Proxy mode, adapter mode and appearance mode of design mode

Posted by dalecosp on Sun, 26 Dec 2021 19:27:14 +0100

Writing wrapper interfaces based on another set of classes is a common API Design For example, your job may be to maintain a large legacy code base. Compared with refactoring all the code, you are more willing to audit a new and concise API to hide all the underlying legacy code; Or you may have written a C++API and later need to provide a C interface to specific customers; Or your API uses a third-party dependency library. You want customers to use this library directly, but you don't want to expose this library directly to customers.

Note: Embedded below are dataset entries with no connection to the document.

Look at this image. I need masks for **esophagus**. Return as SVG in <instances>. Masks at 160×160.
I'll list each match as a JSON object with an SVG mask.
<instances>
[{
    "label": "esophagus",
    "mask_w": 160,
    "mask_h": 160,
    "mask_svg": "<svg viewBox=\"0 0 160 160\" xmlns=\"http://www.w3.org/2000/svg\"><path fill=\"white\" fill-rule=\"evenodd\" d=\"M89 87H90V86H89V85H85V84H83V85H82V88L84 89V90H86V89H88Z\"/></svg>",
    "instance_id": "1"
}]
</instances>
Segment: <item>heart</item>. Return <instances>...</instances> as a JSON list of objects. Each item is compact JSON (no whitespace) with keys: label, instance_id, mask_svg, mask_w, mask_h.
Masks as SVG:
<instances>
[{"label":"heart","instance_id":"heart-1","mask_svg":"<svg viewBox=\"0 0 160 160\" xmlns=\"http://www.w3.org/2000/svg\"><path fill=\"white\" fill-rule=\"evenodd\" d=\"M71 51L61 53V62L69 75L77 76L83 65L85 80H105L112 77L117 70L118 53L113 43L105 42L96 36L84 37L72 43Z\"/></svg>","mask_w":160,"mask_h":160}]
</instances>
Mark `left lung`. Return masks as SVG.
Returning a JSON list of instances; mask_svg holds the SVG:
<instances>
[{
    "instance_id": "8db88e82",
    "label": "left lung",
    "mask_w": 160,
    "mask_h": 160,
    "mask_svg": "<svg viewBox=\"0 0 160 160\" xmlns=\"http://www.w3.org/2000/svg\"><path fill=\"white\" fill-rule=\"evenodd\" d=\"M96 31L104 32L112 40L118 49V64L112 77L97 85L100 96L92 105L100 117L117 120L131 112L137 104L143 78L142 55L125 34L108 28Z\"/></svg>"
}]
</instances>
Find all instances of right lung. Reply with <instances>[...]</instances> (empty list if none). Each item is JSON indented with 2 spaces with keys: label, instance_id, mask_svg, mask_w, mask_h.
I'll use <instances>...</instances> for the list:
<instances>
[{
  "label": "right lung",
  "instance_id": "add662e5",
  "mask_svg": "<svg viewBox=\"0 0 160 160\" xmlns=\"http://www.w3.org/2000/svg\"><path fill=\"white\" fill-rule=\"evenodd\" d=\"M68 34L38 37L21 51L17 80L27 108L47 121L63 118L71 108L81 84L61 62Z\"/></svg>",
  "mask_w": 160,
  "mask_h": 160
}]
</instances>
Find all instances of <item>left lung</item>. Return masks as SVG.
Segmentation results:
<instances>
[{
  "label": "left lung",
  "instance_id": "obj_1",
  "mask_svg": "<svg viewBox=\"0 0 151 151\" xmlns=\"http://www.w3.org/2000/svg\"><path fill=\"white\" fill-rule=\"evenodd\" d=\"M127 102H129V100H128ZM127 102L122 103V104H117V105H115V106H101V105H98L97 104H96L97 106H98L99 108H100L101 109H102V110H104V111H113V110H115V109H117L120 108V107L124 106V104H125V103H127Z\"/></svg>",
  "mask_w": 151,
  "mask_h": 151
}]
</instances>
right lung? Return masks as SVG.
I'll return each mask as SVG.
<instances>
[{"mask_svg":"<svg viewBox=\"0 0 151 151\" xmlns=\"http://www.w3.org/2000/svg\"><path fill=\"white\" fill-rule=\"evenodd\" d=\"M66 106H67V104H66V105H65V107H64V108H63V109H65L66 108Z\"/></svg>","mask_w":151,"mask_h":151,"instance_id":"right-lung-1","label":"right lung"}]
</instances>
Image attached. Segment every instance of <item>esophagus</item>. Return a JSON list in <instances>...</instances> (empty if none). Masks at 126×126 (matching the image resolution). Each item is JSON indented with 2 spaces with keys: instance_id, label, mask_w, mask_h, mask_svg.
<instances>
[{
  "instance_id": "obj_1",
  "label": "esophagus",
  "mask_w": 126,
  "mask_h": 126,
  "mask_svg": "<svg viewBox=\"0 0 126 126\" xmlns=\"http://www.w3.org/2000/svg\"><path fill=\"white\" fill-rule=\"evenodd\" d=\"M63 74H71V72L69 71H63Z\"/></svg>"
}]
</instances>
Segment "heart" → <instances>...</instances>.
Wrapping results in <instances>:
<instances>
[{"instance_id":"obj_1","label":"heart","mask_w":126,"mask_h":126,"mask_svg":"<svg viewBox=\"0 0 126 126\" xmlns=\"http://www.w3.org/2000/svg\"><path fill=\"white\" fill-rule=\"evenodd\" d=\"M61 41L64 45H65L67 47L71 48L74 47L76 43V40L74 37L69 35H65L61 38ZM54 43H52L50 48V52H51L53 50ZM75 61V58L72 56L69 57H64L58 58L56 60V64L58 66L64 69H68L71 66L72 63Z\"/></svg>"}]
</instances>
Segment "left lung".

The potential side effect of creating wrapper APIs is performance impact, mainly due to the additional level 1 indirection and the overhead of storing wrapper hierarchy state. But in the cases mentioned above, doing so can create higher quality and more targeted APIs, which is worth it. Next, we will summarize the proxy mode, adapter mode and appearance mode in order of the increasing degree of difference between the wrapper layer and the original interface.

1. Agent mode

1.1 class diagram

Add the virtual interface shared by the agent's original API based on the above. This is to better save the synchronization of the two APIs. The premise is that you can modify the original API.

1.2 code implementation

#pragma once 

#include <iostream>
using namespace std;

class IOriginal
{
public:
    IOriginal()
    {
        cout << "IOriginal Sturuct" << endl;
    }

    virtual ~IOriginal()
    {
        cout << "IOriginal Destruct" << endl;
    }

    virtual void DoSomething() = 0;
};

class COriginal : public IOriginal
{
public:
    COriginal()
    {
        cout << "COriginal Sturuct" << endl;
    }

    ~COriginal()
    {
        cout << "COriginal Destruct" << endl;
    }

    void DoSomething()
    {
        cout << "COriginal DOSomething" << endl;
    }
}

class CProxy : public IOriginal
{
public:
    CProxy()
    {
        m_pOriginal = new COriginal();
        cout << "CProxy Sturuct" << endl;
    }

    ~CProxy()
    {
        if (m_pOriginal != NULL)
        {
            delete COriginal;
            m_pOriginal = NULL;
        }
        cout << "CProxy Destruct" << endl;
    }

    void DoSomething()
    {
        m_pOriginal->DoSomething();
        cout << "CProxy DOSomething" << endl;
    }

private:
    COriginal *m_pOriginal;
}

2. Adapter mode

The adapter design pattern converts the interface of a class into a compatible but different interface. Similar to the proxy pattern, the adapter design pattern is also a single component wrapper, but the interface between the adapter class and Yuan Shilei can be different.

2.1 class diagram

2.2 code implementation

#pragma once 

#include <iostream>
using namespace std;

class COriginal
{
public:
    COriginal()
    {
        cout << "COriginal Sturuct" << endl;
    }

    ~COriginal()
    {
        cout << "COriginal Destruct" << endl;
    }

    void DoSomethingA()
    {
        cout << "COriginal DOSomethingA" << endl;
    }
}

class CAdapter
{
public:
    CProxy()
    {
        m_pOriginal = new COriginal();
        cout << "CProxy Sturuct" << endl;
    }

    ~CProxy()
    {
        if (m_pOriginal != NULL)
        {
            delete COriginal;
            m_pOriginal = NULL;
        }
        cout << "CProxy Destruct" << endl;
    }

    void fun()
    {
        //"......"
        m_pOriginal->DoSomethingA();
        cout << "CProxy DOSomething" << endl;
    }

private:
    COriginal *m_pOriginal;
}

View Code

3. Appearance mode

Facade patterns can provide a simplified interface for a set of classes. It actually defines a higher-level interface to make the bottom subsystem easier to use.